Our family has had ample opportunity this past month to discuss the importance of decisions.  There have been the normal school decisions, friend issues, but added to that our family circle and community have been impacted by infidelity, pregnancy outside of marriage, loss of life, crime, etc…  Those “big” items that cause you to stop.  As parents, my husband and I have found ourselves pausing to think long and hard about how to explain.  How to teach grace, justice and accountability.  It is not easy.  It often doesn’t make sense.  We want our girls to be forgiving and gracious, yet we want them to understand that no place in God’s word does it say that forgiveness means no consequences, no judgement, no accountability.  They have questions.  We have questions.  We admit all we do not understand.  We share what we know to be truth.
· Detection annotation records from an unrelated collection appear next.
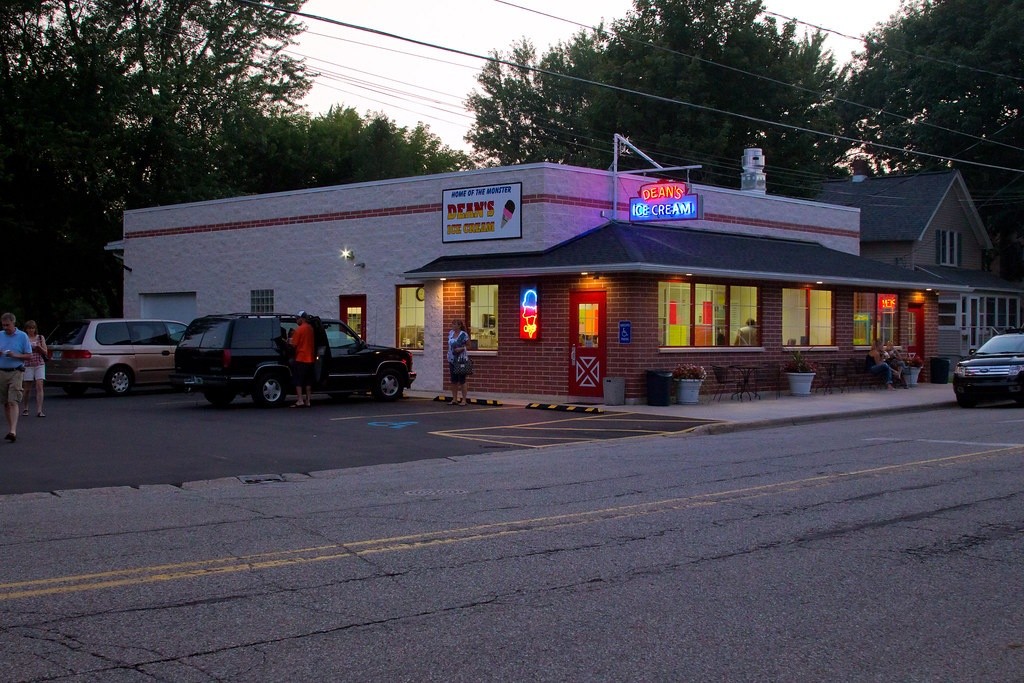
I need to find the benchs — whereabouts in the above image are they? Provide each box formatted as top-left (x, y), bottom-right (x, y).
top-left (840, 358), bottom-right (912, 393)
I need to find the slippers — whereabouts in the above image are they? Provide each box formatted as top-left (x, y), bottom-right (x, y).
top-left (304, 402), bottom-right (310, 407)
top-left (291, 403), bottom-right (304, 407)
top-left (23, 409), bottom-right (28, 416)
top-left (459, 402), bottom-right (467, 406)
top-left (37, 412), bottom-right (46, 417)
top-left (448, 401), bottom-right (458, 405)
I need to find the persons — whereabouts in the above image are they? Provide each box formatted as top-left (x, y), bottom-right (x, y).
top-left (866, 338), bottom-right (908, 389)
top-left (287, 310), bottom-right (314, 408)
top-left (21, 320), bottom-right (47, 416)
top-left (447, 319), bottom-right (472, 406)
top-left (0, 313), bottom-right (32, 442)
top-left (735, 318), bottom-right (756, 345)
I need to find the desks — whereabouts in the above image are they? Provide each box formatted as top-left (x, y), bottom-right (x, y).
top-left (814, 361), bottom-right (844, 395)
top-left (730, 364), bottom-right (763, 400)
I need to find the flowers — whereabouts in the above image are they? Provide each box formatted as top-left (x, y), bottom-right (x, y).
top-left (902, 357), bottom-right (924, 368)
top-left (676, 363), bottom-right (708, 379)
top-left (780, 347), bottom-right (816, 373)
One thing became abundantly clear as we had these discussions over the course of the past few months.  God’s word is not void of instruction.  His word is clear we have choices, which means we have decisions to make.  Every decision matters, for THIS moment and for eternity.  What seems like a seemingly singular event can carry heart ache or patterns of behavior through generations.  One lapse in judgement can create life.  In some of the situations we discussed, our girls could quickly see a pattern of decisions/ a series of decisions, that led to the hardship.  In others it is not so clear.  For some, they are innocent, yet the choices/the decisions of those around them have had impact upon them.  It is much like dropping the stone in the still water.  Circles form, spreading out through the entire lake.  Even the smallest of stones can create a small wave, movement of still waters.
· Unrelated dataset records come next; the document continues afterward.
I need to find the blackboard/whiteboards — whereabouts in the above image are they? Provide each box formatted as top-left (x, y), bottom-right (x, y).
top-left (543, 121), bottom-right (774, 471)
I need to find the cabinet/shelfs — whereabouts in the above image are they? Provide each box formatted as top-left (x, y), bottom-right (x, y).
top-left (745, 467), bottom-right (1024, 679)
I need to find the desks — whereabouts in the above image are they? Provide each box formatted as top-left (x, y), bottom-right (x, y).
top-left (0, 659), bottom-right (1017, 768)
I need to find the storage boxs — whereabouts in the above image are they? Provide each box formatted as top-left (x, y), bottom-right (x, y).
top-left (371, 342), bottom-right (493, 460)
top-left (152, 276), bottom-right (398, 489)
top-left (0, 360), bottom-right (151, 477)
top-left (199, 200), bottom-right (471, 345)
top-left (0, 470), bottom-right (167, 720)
While there were many “Why” questions left unanswered, one lesson was learned by us all.  We were reminded our decisions matter.  Our decisions impact others.  Our decisions are for THIS moment and eternity.  Whether our decisions be good or bad, they have lasting impact.

I am not glad the situations we discussed exist.  They are difficult.  They carry pain and sorrow.  They bring disappointment. However, I am glad the situations led to discussions which led to realizations.  In THIS moment we are conscious of our every choice.  I  know we will not always be on high alert, although we should be.  But for today we are.  I pray the consciousness lingers.  I pray we remember.  I pray we choose His truths, His ways, and we decide obedience.